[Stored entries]
-.-.-

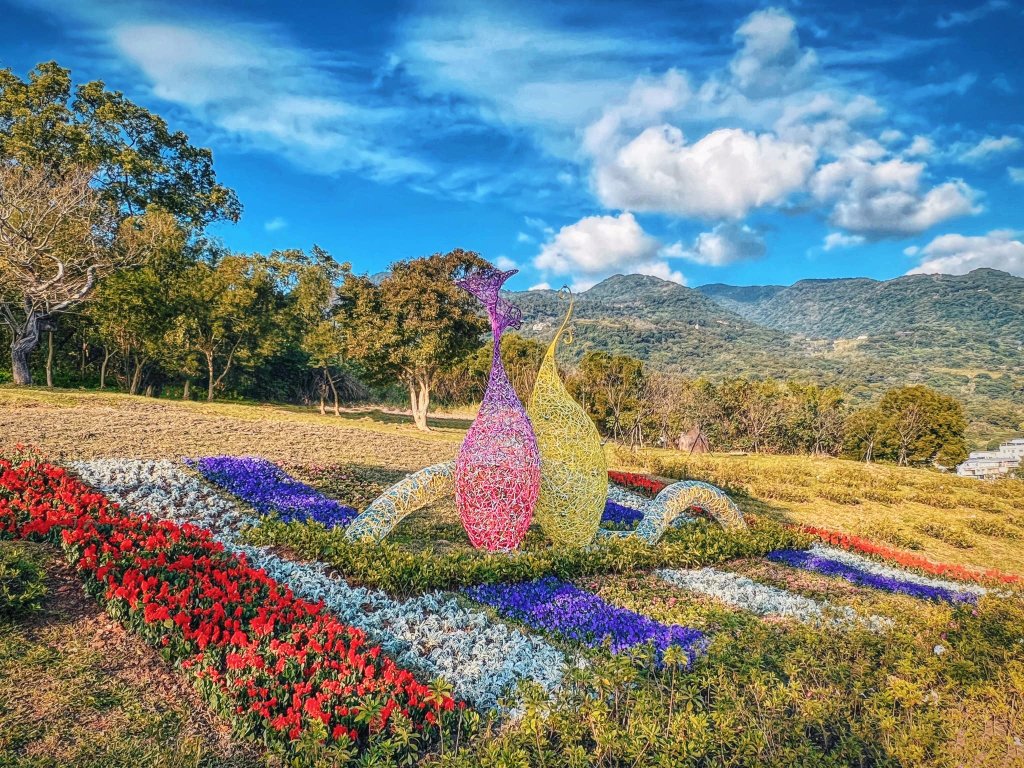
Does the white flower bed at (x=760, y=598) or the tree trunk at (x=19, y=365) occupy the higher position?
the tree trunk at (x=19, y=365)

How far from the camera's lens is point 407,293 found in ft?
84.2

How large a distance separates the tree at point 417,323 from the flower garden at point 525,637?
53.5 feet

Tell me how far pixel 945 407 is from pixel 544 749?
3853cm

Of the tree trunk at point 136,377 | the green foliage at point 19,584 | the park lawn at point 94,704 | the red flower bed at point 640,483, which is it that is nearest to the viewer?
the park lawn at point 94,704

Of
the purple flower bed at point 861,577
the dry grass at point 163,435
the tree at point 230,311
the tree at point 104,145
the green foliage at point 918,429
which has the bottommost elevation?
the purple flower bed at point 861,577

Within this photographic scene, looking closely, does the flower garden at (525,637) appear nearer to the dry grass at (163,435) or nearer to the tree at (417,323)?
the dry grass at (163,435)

-.-.-

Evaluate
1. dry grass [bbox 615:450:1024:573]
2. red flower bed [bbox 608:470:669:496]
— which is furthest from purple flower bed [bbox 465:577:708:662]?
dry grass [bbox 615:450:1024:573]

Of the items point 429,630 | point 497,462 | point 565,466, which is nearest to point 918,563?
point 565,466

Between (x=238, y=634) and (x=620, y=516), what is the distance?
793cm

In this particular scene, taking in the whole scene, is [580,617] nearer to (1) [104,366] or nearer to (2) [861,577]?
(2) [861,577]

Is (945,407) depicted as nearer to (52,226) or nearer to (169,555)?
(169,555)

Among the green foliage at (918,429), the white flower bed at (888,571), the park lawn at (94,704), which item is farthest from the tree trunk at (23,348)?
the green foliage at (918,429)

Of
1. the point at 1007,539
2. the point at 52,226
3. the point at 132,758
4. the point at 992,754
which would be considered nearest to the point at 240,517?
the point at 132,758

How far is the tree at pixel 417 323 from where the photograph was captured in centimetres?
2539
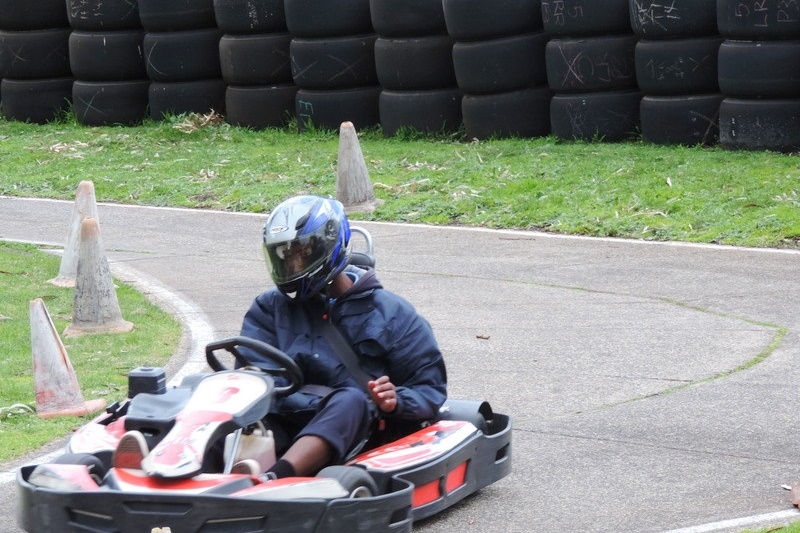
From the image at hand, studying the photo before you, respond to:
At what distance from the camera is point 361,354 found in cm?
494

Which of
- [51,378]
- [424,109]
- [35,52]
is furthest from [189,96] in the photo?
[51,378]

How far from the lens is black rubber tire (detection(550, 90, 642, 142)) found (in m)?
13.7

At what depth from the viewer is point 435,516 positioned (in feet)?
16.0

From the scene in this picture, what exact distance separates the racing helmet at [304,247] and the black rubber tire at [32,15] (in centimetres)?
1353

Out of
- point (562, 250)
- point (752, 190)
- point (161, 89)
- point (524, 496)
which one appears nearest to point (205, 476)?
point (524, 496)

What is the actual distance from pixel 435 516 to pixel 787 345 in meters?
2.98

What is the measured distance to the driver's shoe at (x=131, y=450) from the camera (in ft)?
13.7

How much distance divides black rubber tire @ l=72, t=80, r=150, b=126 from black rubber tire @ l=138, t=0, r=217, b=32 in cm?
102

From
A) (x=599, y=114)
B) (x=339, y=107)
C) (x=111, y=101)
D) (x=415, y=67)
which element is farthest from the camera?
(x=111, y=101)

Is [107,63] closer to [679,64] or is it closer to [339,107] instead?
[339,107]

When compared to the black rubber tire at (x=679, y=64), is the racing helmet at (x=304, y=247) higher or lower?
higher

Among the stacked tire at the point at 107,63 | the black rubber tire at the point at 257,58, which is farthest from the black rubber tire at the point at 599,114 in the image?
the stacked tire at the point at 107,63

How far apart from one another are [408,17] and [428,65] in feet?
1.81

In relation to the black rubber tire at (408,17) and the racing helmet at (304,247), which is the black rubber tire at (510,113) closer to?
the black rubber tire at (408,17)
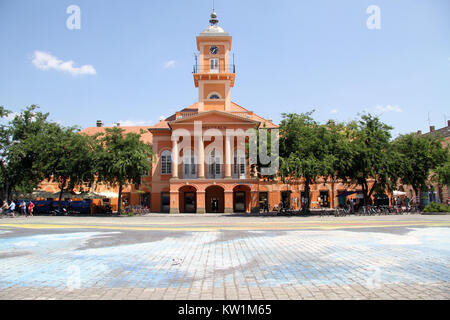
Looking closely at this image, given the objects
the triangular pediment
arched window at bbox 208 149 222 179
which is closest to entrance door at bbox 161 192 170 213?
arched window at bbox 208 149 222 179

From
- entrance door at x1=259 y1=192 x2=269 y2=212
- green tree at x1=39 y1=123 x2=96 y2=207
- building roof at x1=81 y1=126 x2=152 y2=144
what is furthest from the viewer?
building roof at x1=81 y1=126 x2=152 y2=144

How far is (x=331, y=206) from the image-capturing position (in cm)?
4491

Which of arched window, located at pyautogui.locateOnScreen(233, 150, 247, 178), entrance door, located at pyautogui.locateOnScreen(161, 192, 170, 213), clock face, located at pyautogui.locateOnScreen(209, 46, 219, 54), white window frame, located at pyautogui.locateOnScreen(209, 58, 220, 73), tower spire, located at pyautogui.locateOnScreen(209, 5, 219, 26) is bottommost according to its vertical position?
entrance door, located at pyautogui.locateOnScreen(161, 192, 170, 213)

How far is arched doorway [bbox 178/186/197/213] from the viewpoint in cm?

-.-.-

◆ WHAT IS BEING ASKED:
Gather every row above that contains the word "stacked", and copy each of those rows in full.

◆ ANSWER TO THE TASK:
Among the stacked tire at the point at 107,63 | the black rubber tire at the point at 257,58, which is farthest from the black rubber tire at the point at 599,114 in the image?
the stacked tire at the point at 107,63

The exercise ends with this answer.